RECORDS PROVIDED:

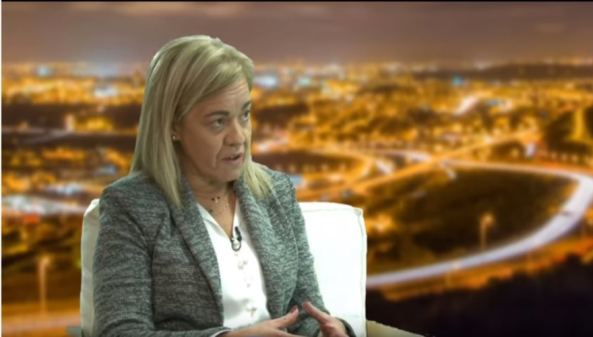 Conversas na Nossa Terra II - Presidente da CM Amadora
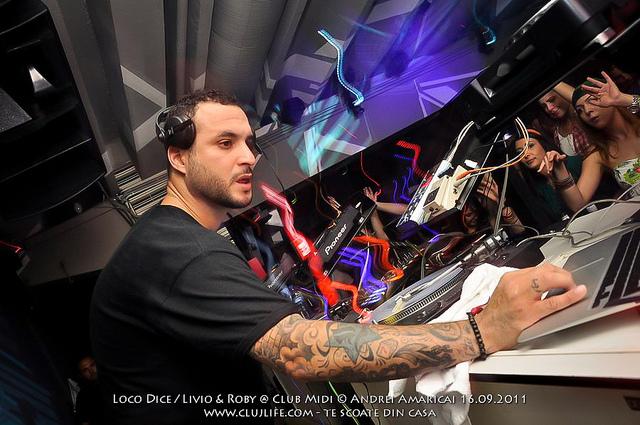 Poze: Loco Dice / Livio & Roby @ Club Midi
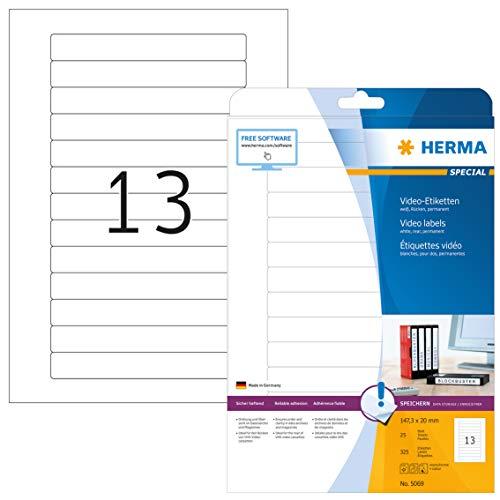 HERMA 5069 Video Etiketten für VHS-Kassetten Rücken DIN A4 (147,3 x 20 mm, 25 Blatt, Papier, matt) selbstklebend, bedruckbar, permanent haftende Videokassetten Aufkleber, 325 Klebeetiketten, weiß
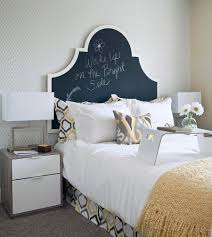 ... Transitional Bedroom With A Chalkboard Paint Headboard [Design: I3  Design Group]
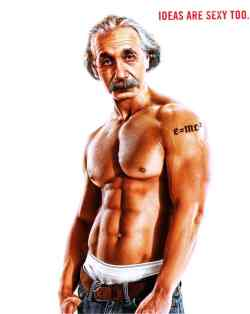 Rights to Albert Einstein's estate are held -- and closely guarded ...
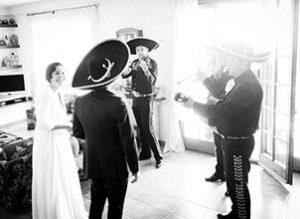 mariachi-para-bodas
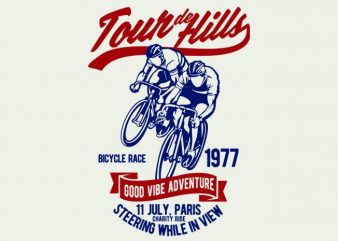 Tour De Hills t-shirt design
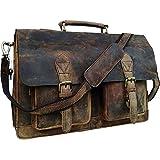 Vintage Retro Buffalo Leather Briefcase (16')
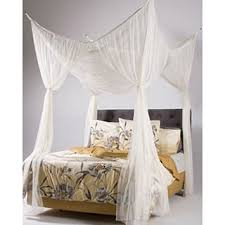 Bed Canopy Bed Canopies For Less Overstock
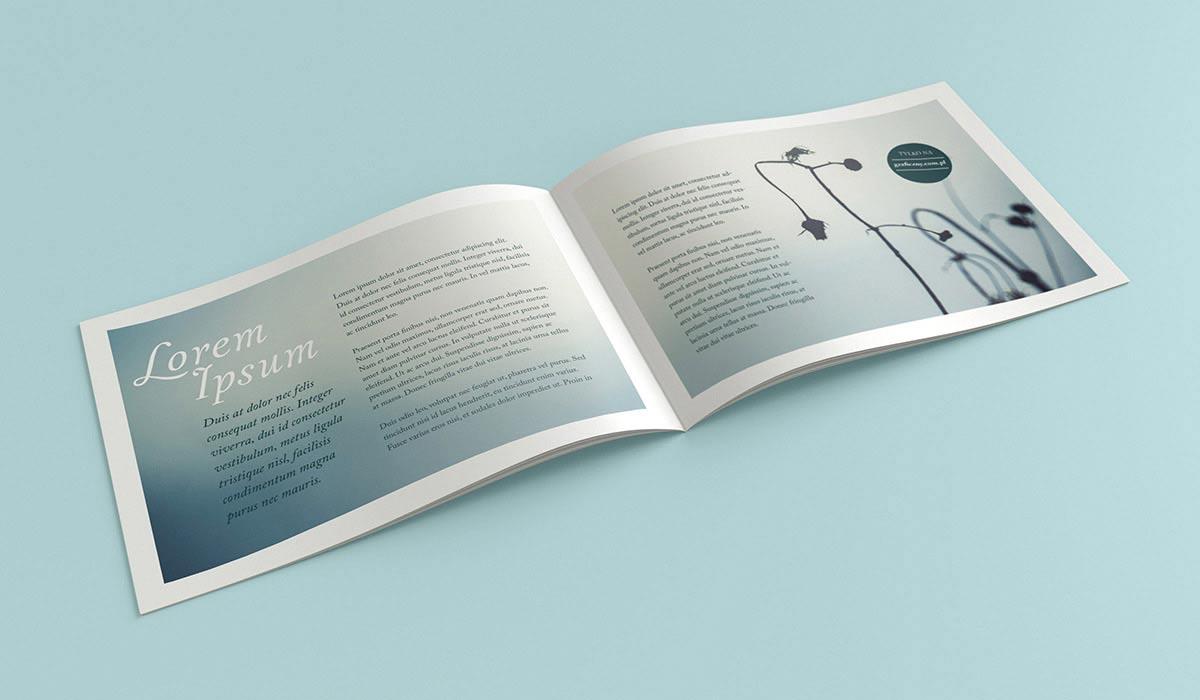 Brošiūrų gamyba, brošiūros, brošiūrų spausdinimas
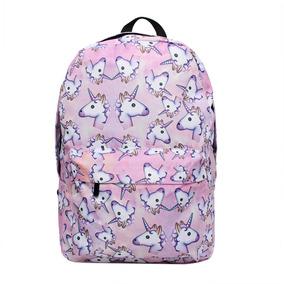 Bonamana Pink Unicorn Rainbow Bag Mochila Fantasy Mochila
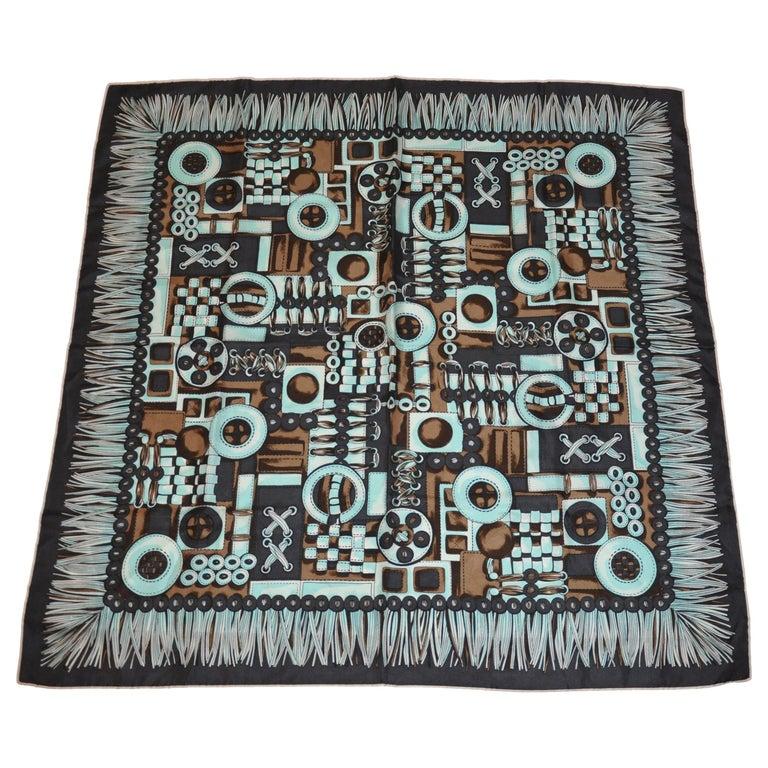 """""""Whimsical Textiles  & Fringe Workshop"""" Silk Jacquard Scarf For Sale"""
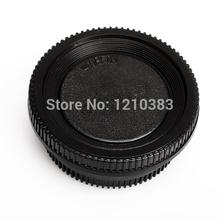 Rear Lens Cap Cover Body Cap For All Nikon AF AF-S DSLR SLR Lens Dust Camera TH88 ES88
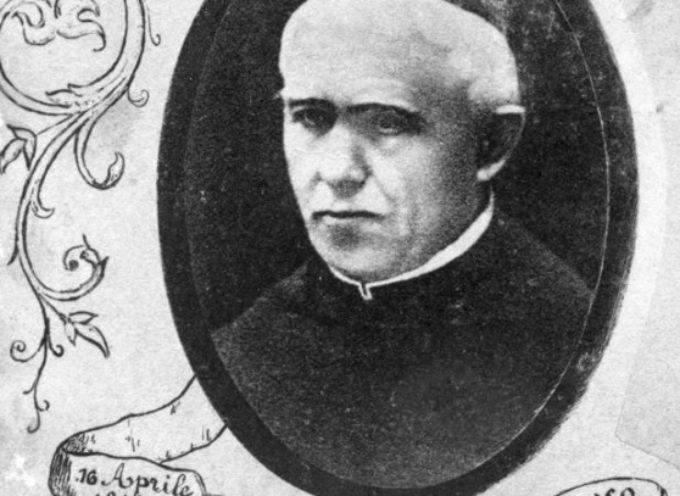 Il Santo del giorno, 12 Gennaio: Sant' Antonio Maria Pucci, il Curatino di Viareggio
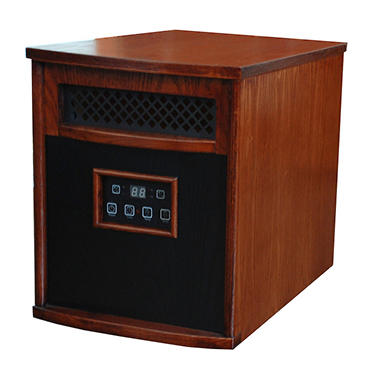 1000W Quartz Infrared Heater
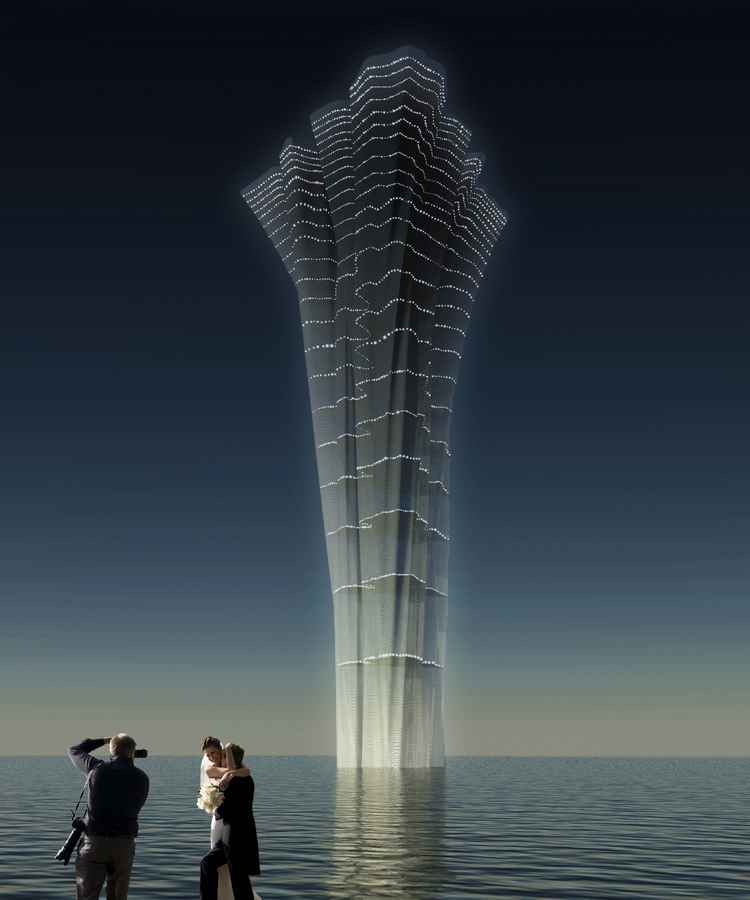 Chicago Navy Pier Competition Illinois Design Contest  earchitect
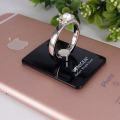 Multi function diamond phone stand customization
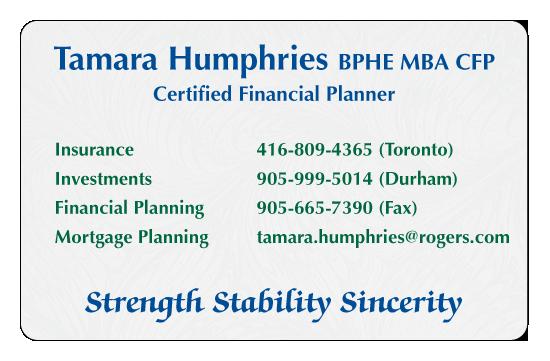 Tamara Humphries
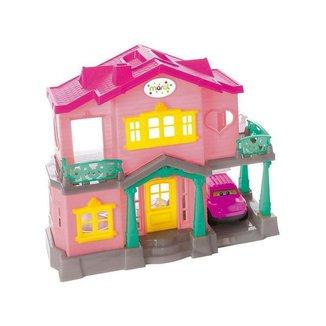 Casinha de Boneca Sweety Home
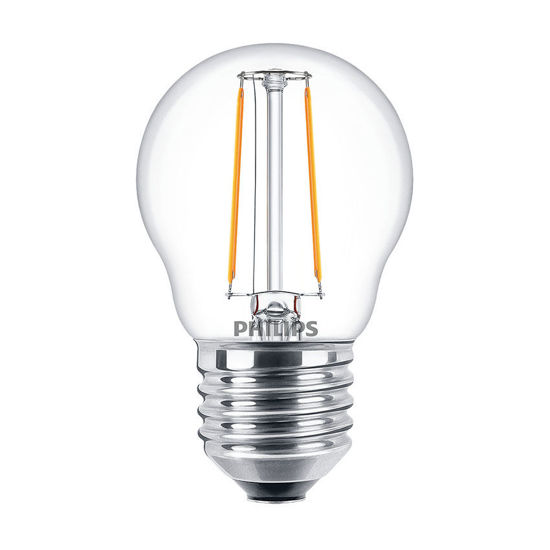 Picture of LED CLASSIC P45 E27 WW CL ND APR- Non-Dimmable
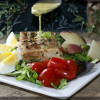 Tuna Salad Nicoise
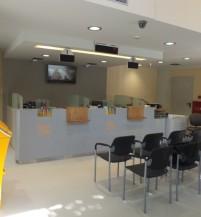 Ανακαίνιση Τράπεζας Πειραιώς Άνω Ηλιούπολη Θεσσαλονίκης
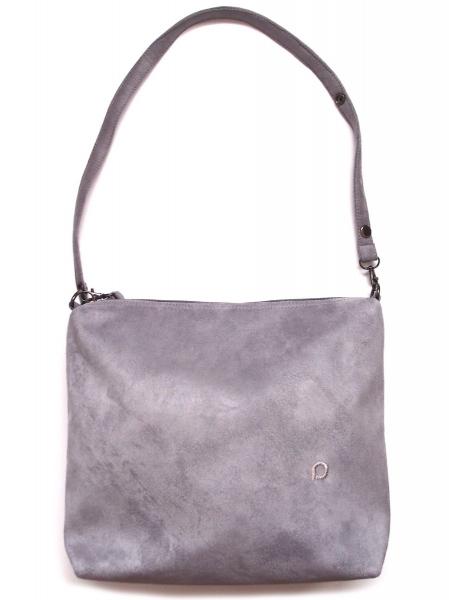 malá taška Suede Grey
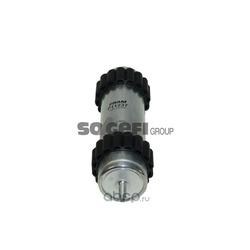 Фильтр топливный FRAM (Fram) P11237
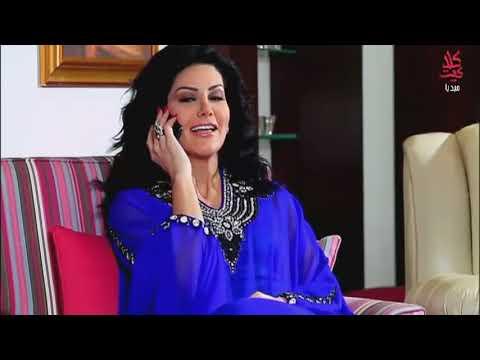 وصول حوالة لميرفت وكذب فاروق عليهامسلسل بنات العيلةالحلقة 32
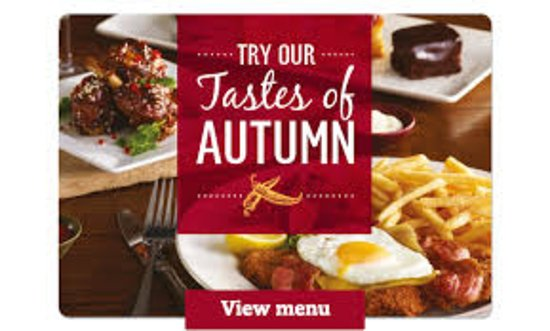 Pencoed, UK : Our Autumn menu is available now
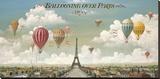 Balony nad Paryżem Płótno naciągnięte na blejtram - reprodukcja autor Isiah and Benjamin Lane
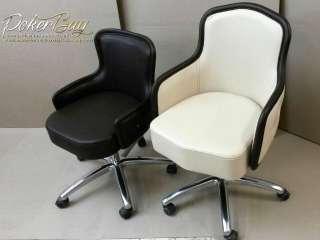 Кресло «Бургунь»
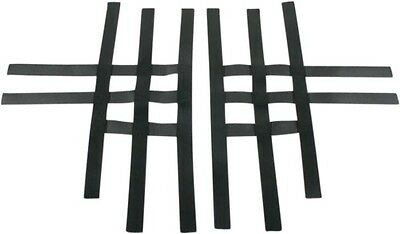 Motorsport Products Motoworks Replacement EZ-FIT Nerf Bar Nets Black 81-0102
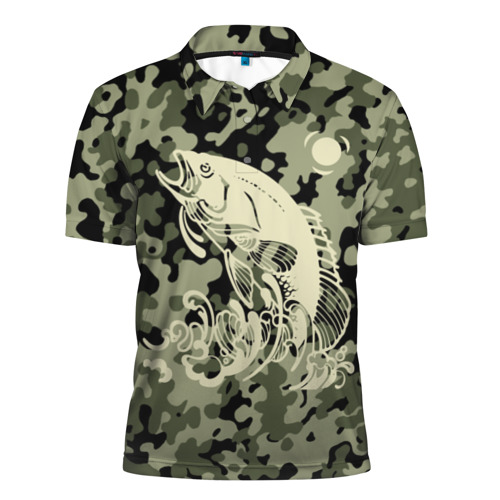 Мужская рубашка поло 3D  Фото 01, Рыбалка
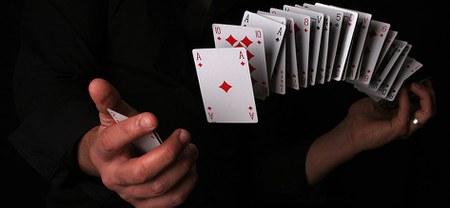 Cartes et jeux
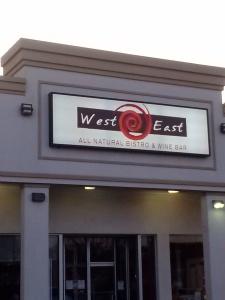 west east bistro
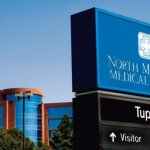 Mississippi health system, Humana MA plans to split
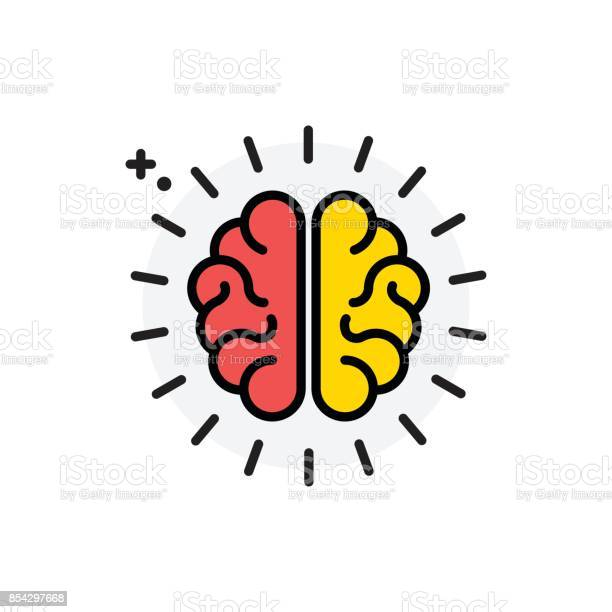 Brain concept isolated line vector illustration editable icon vector id854297668?b=1&k=6&m=854297668&s=612x612&h=je96q2t5p8que nweyaoahznk27vkbswlny2krzxqv8=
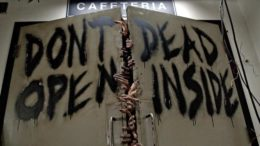 Location-Based Game The Walking Dead: Our World Coming to Mobile Devices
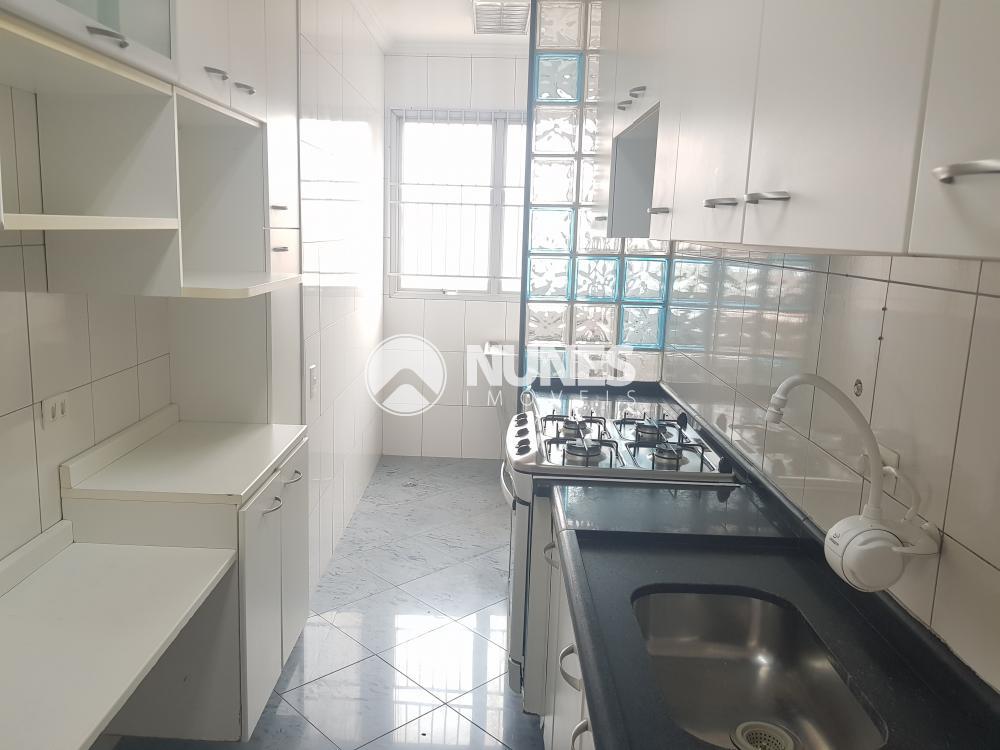 Alugar Apartamento / Padrão em Osasco R$ 1.400,00 - Foto 19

AIM OF THE TASK: Every line of the material must be returned verbatim, and pictures must be left behind.

EXERCISE OUTPUT:
 Conversas na Nossa Terra II - Presidente da CM Amadora
 Poze: Loco Dice / Livio & Roby @ Club Midi
 HERMA 5069 Video Etiketten für VHS-Kassetten Rücken DIN A4 (147,3 x 20 mm, 25 Blatt, Papier, matt) selbstklebend, bedruckbar, permanent haftende Videokassetten Aufkleber, 325 Klebeetiketten, weiß
 ... Transitional Bedroom With A Chalkboard Paint Headboard [Design: I3  Design Group]
 Rights to Albert Einstein's estate are held -- and closely guarded ...
 mariachi-para-bodas
 Tour De Hills t-shirt design
 Vintage Retro Buffalo Leather Briefcase (16')
 Bed Canopy Bed Canopies For Less Overstock
 Brošiūrų gamyba, brošiūros, brošiūrų spausdinimas
 Bonamana Pink Unicorn Rainbow Bag Mochila Fantasy Mochila
 """""""Whimsical Textiles  & Fringe Workshop"""" Silk Jacquard Scarf For Sale"""
 Rear Lens Cap Cover Body Cap For All Nikon AF AF-S DSLR SLR Lens Dust Camera TH88 ES88
 Il Santo del giorno, 12 Gennaio: Sant' Antonio Maria Pucci, il Curatino di Viareggio
 1000W Quartz Infrared Heater
 Chicago Navy Pier Competition Illinois Design Contest  earchitect
 Multi function diamond phone stand customization
 Tamara Humphries
 Casinha de Boneca Sweety Home
 Picture of LED CLASSIC P45 E27 WW CL ND APR- Non-Dimmable
 Tuna Salad Nicoise
 Ανακαίνιση Τράπεζας Πειραιώς Άνω Ηλιούπολη Θεσσαλονίκης
 malá taška Suede Grey
 Фильтр топливный FRAM (Fram) P11237
 وصول حوالة لميرفت وكذب فاروق عليهامسلسل بنات العيلةالحلقة 32
 Pencoed, UK : Our Autumn menu is available now
 Balony nad Paryżem Płótno naciągnięte na blejtram - reprodukcja autor Isiah and Benjamin Lane
 Кресло «Бургунь»
 Motorsport Products Motoworks Replacement EZ-FIT Nerf Bar Nets Black 81-0102
 Мужская рубашка поло 3D  Фото 01, Рыбалка
 Cartes et jeux
 west east bistro
 Mississippi health system, Humana MA plans to split
 Brain concept isolated line vector illustration editable icon vector id854297668?b=1&k=6&m=854297668&s=612x612&h=je96q2t5p8que nweyaoahznk27vkbswlny2krzxqv8=
 Location-Based Game The Walking Dead: Our World Coming to Mobile Devices
 Alugar Apartamento / Padrão em Osasco R$ 1.400,00 - Foto 19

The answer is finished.